At NBC, the strategy is to grab and hold the audience with strong visuals, such as pictures of raging fires, a home video of a roaring Nebraska tornado and “science” stories, like one with sensational footage of an open-heart operation and another on the care of chimpanzees used in experiments. The only foreign story was an announcement of Pope John Paul II’s 80th birthday.

In The New Republic, inspired by the flap over Disney-owned ABC almost bumping Ted Koppel’s “Nightline” to make room for David Letterman, Rob Walker studied the three network news programs for three weeks and concluded that they are so bad that even the cable channel shout-fest talk shows are more informative. The “best” feature he saw on ABC was a tie-in with the film “Time Machine,” where the correspondent interviewed a physics professor who explained that if you drive fast enough, near the speed of light, you would drive “into the future.” Except that we don’t know how to do that yet. Oh.

On NBC, Walker observed that stories seem calculated to get the viewer mad, just for the satisfaction of being mad at something: For example, Pentagon employees have been “fleecing America” by using their official credit cards for personal items -- like the man who spent $4,000 for breast implants for his girlfriend (though he paid it back), and the telemarketer who scammed a woman into spending $64 a month on magazine subscriptions.

The third alternative? Although, because my Jesuit community eats dinner at 6:30, I have not watched network news in years, in mid July I taped the networks, the BBC and the PBS “Lehrer News Hour” for several nights and compared.

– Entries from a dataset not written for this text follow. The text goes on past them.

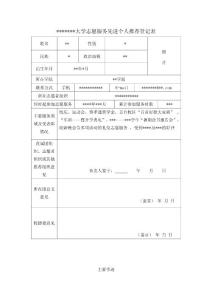 大學志愿服務先進個人推薦登記表樣本模塊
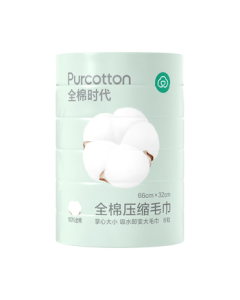 PurCotton Compressed Facial Towels 6pcs*1, Disposable Pure Cotton Towel for Travel, Portable Cleaning and Makeup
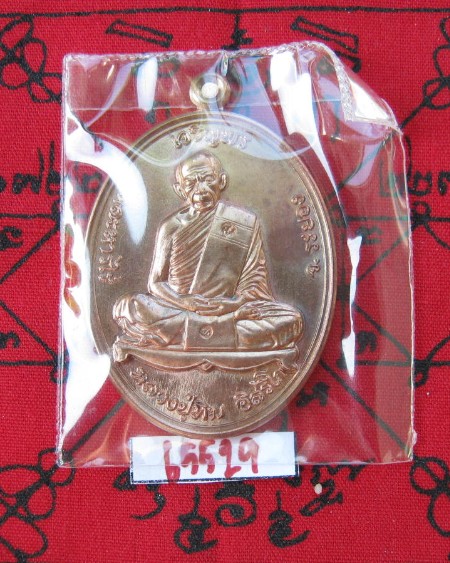 เหรียญเจริญพรบนหลวงปู่ทิมเนื้อทองแดงบล็อกธรรมดา No.65529 พร้อมกล่อง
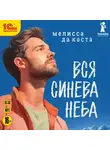 Мелисса да Коста - Вся синева неба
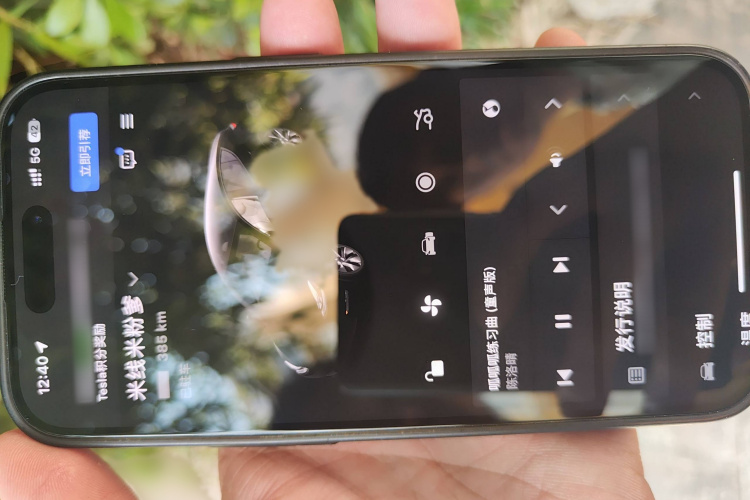 特斯拉 Model Y 2021款 标准续航后驱版中控内饰7001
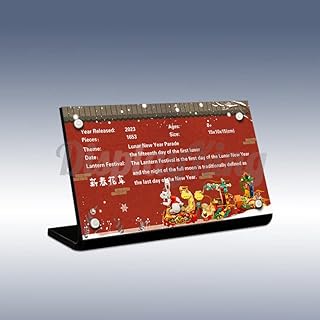 Acrylic Display Plaque for Lego Lunar New Year Parade 80111 (Lego Set is not Included)
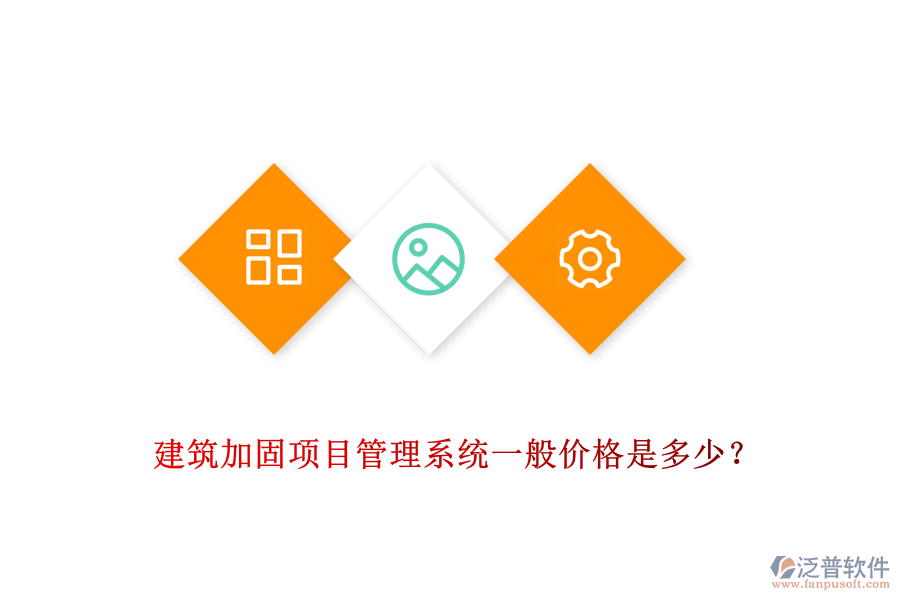 建筑加固項(xiàng)目管理系統(tǒng)一般價(jià)格是多少?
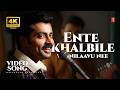 Ente Kalbile 4K Video Song Classmates Vineeth Sreenivasan Naren Vayalar Sarathchandra Varma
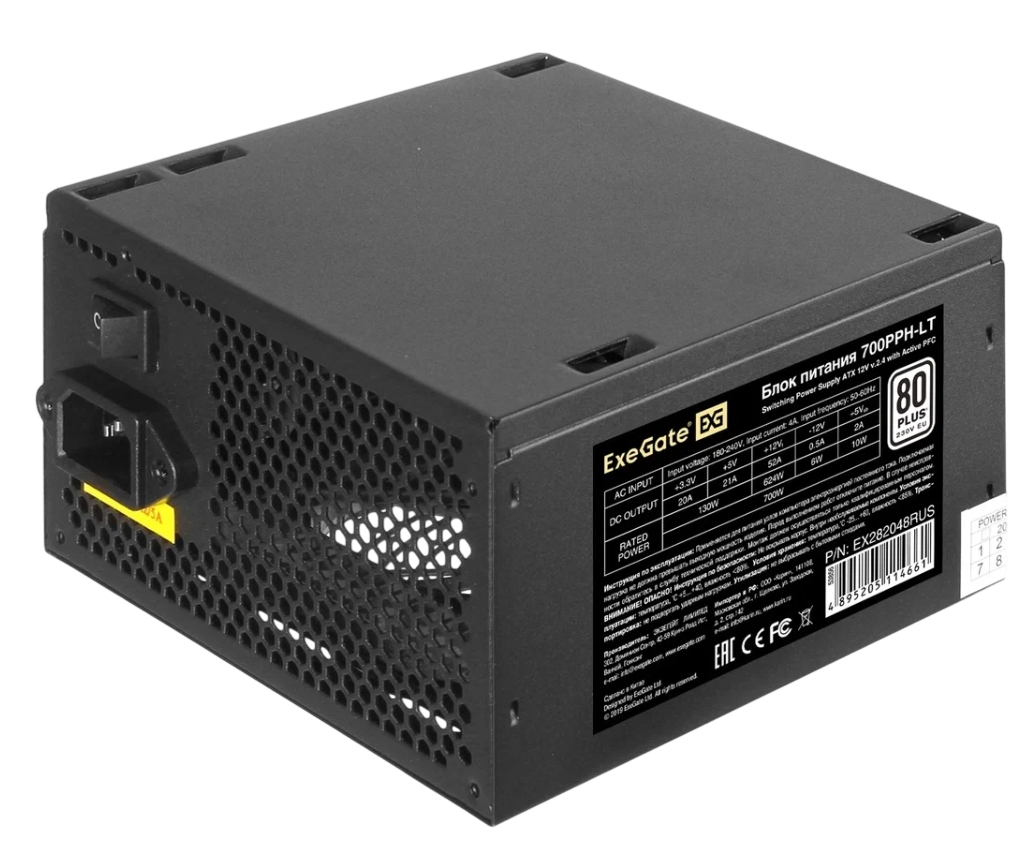 

Блок питания ExeGate 80 PLUS 700PPH-LT-S-OEM 700Вт (EX282048RUS-OEM-S), Белый, 80 PLUS 700PPH-LT-S-OEM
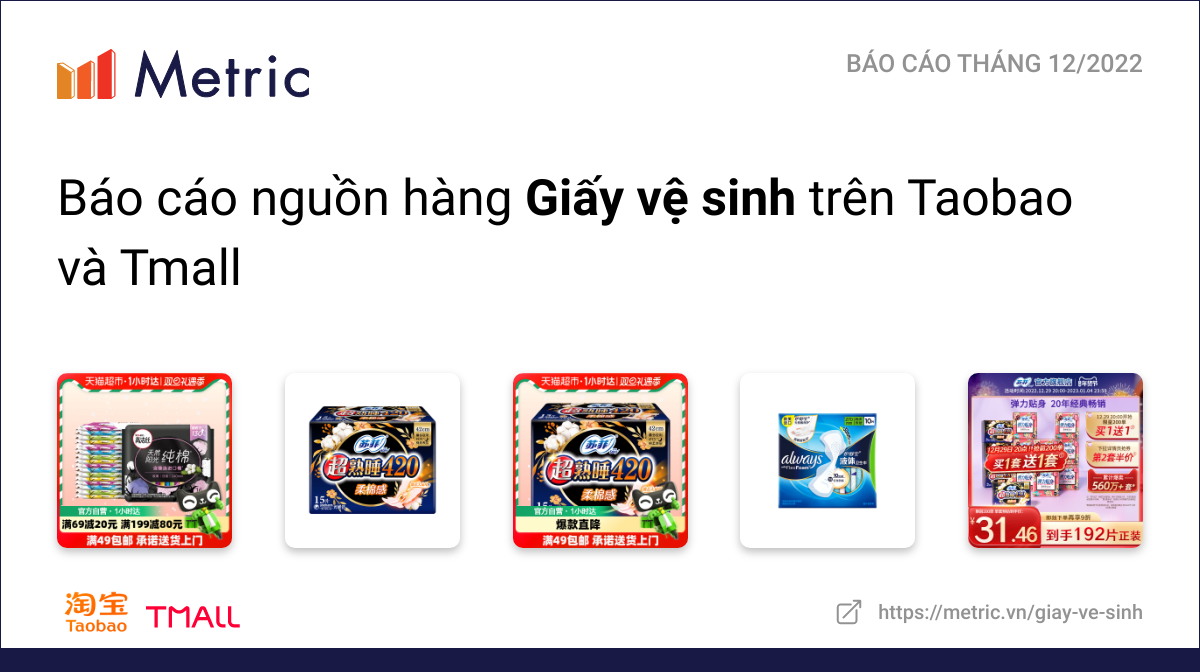 Giấy vệ sinh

BBC was way ahead. The average half hour, with no ads, has about a dozen items presented coolly and directly by an anchorwoman who doesn’t hesitate to mix it up with an interview subject who evades her questions.

When California Taliban John Walker Lindh was allowed to cop a plea, the BBC made it clear that the U.S. government was not anxious for reasons of its own for the case to come to trial. But one of the networks and CNN gave considerable time to interviewing the parents of Michael Spann, the CIA agent killed in the prison revolt in which Lindh was captured. CNN’s Connie Chung prodded them with maudlin questions that played on their bitterness, although there is no evidence Lindh was responsible for their son’s death.

Ironically, one of ABC’s countless ads showed happy arthritic couples dancing with abandon because Celebrex had loosened them up. The same night the “Lehrer News Hour” featured a senator in a drug costs debate waving two bottles of Celebrex: the American bottle cost $2.20 a capsule, the Canadian costs 79 cents. Somehow ABC didn’t cover that debate.

For the time being, anyone who wants good, straight, international news, enough focused on the United States, should find BBC on the local PBS station. Meanwhile we can hope that The New York Times will resurrect plans it had earlier this year to inaugurate its own late-evening, hour-long TV news program on PBS. If the commitment is too much for them, with proper leadership a consortium of the best papers -- like The Washington Post and Los Angeles Times -- ought to join forces on a PBS hour that would allow the nation’s best journalists several minutes each to analyze stories in depth and showcase their newspapers as well.

In the Golden Age of TV news, following World War II, the best journalists moved from print to radio to TV. Maybe they can do it again.

Jesuit Fr. Raymond A. Schroth, professor of humanities at St. Peter’s College in Jersey City, is author of Fordham: A History and Memoir (Loyola Press).